▸ **DATA RECORDS**
* START *

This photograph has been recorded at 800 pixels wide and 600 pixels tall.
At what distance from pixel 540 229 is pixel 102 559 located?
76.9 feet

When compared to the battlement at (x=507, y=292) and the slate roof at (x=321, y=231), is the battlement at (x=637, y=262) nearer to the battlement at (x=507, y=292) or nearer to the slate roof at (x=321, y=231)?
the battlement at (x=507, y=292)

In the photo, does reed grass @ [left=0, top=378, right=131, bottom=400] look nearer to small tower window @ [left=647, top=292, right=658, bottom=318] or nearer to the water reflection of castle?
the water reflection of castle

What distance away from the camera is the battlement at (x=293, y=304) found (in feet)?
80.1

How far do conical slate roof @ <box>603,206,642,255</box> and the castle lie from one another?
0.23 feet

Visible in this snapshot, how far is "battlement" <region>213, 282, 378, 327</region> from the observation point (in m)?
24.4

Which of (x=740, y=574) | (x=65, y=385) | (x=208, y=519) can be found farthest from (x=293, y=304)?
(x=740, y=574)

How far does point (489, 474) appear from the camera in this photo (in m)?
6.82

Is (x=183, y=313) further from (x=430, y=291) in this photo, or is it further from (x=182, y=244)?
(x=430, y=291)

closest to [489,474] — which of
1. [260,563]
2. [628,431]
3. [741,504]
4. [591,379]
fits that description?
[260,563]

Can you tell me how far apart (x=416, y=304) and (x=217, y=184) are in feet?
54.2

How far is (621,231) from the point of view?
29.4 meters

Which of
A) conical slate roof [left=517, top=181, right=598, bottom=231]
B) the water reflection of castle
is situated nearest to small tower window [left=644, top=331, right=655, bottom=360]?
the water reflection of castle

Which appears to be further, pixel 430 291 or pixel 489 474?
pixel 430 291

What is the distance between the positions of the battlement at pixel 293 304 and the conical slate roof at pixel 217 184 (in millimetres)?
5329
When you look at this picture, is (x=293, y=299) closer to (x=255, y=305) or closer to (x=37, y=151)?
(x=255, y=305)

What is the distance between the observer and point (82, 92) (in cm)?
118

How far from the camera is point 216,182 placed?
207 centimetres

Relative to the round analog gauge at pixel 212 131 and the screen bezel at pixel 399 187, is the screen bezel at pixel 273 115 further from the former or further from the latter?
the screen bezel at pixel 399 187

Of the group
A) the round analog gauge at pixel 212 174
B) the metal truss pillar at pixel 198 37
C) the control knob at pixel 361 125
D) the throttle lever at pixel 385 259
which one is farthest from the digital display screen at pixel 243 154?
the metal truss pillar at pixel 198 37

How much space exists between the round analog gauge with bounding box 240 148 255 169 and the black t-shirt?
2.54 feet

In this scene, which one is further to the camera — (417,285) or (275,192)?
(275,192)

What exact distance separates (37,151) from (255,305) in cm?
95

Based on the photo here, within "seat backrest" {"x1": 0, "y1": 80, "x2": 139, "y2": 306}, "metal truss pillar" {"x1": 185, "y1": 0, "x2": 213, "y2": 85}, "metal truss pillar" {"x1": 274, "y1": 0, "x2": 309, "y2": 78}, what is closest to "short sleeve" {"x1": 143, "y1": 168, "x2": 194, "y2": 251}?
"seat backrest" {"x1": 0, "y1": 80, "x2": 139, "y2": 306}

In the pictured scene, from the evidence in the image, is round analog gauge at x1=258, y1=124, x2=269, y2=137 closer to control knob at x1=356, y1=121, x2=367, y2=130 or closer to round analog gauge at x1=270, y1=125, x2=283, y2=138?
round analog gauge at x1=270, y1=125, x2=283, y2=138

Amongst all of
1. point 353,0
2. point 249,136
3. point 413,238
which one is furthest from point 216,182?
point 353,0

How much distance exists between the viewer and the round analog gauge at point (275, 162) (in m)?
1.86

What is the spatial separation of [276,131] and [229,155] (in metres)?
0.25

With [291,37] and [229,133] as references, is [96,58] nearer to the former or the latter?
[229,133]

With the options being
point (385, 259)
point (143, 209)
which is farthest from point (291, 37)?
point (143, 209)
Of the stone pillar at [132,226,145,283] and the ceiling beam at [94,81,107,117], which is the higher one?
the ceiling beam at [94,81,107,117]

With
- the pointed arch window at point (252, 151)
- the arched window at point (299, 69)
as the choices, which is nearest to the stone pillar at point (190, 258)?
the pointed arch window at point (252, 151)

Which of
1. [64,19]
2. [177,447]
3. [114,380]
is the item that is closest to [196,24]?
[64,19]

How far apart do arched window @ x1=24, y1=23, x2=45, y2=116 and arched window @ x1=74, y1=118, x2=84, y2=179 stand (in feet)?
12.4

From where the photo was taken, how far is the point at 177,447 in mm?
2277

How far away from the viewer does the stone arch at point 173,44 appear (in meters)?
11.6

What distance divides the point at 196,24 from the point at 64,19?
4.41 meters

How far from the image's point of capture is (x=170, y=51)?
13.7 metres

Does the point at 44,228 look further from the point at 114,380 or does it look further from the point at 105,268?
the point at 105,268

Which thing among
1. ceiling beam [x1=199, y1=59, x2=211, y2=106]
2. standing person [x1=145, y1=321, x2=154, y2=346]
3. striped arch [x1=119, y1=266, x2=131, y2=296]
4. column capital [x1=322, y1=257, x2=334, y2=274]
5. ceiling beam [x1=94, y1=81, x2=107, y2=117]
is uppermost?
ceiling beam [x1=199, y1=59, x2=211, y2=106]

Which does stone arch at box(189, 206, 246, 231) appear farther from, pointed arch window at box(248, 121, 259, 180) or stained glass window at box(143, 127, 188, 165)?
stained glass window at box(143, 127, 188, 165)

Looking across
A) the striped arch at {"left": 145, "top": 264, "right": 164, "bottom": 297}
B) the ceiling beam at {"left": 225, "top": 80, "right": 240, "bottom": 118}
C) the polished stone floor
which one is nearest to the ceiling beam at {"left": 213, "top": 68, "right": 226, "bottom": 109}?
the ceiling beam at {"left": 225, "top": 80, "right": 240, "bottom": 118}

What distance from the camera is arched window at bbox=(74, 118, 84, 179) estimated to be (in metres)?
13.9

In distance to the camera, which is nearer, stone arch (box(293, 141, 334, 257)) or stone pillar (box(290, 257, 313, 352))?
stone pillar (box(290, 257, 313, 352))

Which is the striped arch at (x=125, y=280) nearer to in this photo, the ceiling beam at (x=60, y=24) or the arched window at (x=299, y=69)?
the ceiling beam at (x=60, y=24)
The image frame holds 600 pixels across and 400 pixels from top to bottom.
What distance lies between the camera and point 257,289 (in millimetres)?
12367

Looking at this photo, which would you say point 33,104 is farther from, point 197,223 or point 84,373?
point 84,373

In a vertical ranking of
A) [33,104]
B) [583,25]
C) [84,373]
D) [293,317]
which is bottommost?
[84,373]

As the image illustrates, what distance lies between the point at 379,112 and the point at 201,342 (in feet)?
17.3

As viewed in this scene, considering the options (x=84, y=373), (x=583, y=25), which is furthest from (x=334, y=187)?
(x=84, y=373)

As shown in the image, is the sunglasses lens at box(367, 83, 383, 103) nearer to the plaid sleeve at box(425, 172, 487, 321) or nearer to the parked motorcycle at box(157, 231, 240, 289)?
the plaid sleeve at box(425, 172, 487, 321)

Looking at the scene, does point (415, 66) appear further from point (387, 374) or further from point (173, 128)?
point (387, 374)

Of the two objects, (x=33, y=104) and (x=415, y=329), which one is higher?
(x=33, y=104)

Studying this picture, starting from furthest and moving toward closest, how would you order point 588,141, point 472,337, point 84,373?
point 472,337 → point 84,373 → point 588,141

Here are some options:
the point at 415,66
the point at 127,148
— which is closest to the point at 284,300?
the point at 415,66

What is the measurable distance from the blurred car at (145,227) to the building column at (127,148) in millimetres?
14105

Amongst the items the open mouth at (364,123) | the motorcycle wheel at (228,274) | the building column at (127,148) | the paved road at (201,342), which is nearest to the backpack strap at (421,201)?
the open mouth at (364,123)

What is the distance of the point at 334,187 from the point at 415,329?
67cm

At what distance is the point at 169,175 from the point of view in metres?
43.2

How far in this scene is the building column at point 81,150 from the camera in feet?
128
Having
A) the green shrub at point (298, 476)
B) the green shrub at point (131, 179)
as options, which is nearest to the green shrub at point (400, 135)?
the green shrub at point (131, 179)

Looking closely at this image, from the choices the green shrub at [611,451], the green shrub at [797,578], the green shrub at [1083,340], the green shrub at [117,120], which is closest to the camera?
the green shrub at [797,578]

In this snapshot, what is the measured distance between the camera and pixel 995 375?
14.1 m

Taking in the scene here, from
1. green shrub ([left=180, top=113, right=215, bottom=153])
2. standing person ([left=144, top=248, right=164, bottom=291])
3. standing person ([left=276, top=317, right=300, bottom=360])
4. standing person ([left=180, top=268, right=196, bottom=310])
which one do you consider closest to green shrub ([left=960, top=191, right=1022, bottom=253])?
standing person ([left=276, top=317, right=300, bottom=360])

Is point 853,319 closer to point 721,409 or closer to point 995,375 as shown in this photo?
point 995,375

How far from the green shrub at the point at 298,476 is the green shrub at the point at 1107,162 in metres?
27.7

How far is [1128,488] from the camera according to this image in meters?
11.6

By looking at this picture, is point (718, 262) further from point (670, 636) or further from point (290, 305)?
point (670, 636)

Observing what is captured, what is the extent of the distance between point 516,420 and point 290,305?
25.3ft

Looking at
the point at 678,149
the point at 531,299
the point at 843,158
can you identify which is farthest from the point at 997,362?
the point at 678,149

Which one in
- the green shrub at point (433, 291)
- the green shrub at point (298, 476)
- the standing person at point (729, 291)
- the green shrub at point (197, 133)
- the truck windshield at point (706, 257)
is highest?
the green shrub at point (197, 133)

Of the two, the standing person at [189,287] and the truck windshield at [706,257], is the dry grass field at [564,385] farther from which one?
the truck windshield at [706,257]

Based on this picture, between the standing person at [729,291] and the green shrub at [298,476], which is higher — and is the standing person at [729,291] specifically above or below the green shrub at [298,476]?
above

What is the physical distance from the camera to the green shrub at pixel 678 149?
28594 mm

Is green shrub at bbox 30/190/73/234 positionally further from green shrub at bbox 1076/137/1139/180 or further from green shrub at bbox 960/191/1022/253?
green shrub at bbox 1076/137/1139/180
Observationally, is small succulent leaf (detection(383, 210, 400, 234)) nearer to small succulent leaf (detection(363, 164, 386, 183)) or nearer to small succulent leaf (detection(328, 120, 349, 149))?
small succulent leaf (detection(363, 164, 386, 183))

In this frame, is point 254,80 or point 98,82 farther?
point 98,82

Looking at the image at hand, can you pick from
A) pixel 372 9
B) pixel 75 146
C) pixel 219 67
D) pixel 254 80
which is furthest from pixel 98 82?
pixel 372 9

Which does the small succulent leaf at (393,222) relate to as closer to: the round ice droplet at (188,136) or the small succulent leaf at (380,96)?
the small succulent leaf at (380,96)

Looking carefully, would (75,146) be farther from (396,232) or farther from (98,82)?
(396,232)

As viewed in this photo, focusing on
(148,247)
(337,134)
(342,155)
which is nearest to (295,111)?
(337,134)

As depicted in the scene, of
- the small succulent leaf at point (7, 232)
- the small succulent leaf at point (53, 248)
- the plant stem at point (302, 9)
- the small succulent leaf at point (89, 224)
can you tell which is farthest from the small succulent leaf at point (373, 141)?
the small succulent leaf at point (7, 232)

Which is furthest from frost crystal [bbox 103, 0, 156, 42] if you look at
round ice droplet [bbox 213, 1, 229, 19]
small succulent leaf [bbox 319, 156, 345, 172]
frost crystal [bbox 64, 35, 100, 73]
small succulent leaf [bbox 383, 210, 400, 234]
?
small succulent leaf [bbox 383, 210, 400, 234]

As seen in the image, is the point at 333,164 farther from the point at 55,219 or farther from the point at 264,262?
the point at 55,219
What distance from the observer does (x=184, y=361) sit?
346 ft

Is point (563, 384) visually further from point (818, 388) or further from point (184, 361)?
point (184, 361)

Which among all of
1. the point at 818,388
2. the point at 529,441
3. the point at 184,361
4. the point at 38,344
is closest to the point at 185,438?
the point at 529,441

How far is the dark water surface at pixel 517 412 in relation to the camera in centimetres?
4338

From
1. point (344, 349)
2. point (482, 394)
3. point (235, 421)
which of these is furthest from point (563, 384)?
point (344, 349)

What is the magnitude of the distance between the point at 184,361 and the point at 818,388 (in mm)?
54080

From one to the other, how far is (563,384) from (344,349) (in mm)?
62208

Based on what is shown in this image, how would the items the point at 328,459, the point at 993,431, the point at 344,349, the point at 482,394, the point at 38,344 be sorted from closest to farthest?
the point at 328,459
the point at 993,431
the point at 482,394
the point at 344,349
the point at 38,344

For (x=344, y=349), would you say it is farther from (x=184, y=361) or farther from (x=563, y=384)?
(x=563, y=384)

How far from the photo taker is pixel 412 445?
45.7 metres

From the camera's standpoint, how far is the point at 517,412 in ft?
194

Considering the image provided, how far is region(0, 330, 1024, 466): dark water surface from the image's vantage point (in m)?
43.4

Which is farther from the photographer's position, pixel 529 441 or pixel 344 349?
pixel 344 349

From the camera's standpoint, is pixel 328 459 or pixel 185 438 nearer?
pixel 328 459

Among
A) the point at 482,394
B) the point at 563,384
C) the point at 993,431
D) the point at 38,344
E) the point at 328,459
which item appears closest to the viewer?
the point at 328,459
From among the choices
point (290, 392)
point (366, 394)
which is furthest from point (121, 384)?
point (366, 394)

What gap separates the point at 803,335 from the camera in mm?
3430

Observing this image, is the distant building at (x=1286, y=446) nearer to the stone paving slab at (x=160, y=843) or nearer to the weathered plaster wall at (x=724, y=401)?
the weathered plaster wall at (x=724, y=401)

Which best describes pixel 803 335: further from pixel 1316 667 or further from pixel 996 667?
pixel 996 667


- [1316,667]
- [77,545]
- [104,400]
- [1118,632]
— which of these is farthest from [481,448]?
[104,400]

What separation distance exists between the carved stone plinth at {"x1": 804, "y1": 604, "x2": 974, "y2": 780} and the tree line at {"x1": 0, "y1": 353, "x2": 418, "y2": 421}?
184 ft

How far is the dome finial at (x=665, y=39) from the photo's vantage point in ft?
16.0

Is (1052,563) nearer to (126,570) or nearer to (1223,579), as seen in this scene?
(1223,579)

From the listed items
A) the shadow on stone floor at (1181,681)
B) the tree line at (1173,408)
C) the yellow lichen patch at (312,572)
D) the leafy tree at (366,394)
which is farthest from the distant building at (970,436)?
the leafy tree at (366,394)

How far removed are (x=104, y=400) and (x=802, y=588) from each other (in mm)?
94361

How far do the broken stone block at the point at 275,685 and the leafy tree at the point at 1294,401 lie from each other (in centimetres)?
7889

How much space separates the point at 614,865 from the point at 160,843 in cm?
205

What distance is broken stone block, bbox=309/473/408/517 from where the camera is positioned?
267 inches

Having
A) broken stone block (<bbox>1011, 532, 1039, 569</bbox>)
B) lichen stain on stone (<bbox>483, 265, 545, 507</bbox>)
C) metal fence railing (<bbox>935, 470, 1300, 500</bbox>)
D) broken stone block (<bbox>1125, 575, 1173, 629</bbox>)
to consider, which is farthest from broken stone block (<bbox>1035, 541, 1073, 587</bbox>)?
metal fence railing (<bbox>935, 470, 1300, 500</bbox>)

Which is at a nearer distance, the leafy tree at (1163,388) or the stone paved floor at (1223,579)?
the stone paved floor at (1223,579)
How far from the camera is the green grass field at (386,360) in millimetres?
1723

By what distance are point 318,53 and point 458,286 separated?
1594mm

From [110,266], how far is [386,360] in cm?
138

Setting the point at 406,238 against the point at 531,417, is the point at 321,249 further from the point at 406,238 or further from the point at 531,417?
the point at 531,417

* END *

▸ **WHAT THIS TASK INVOLVES**
Copy out the lines of the listing word for word, starting with the line that contains "Which is at" and going on through the end of the listing.

▸ **EXERCISE SOLUTION**
Which is at a nearer distance, the leafy tree at (1163,388) or the stone paved floor at (1223,579)?
the stone paved floor at (1223,579)
How far from the camera is the green grass field at (386,360) in millimetres?
1723

By what distance are point 318,53 and point 458,286 separated?
1594mm

From [110,266], how far is [386,360] in cm?
138

Setting the point at 406,238 against the point at 531,417, is the point at 321,249 further from the point at 406,238 or further from the point at 531,417?
the point at 531,417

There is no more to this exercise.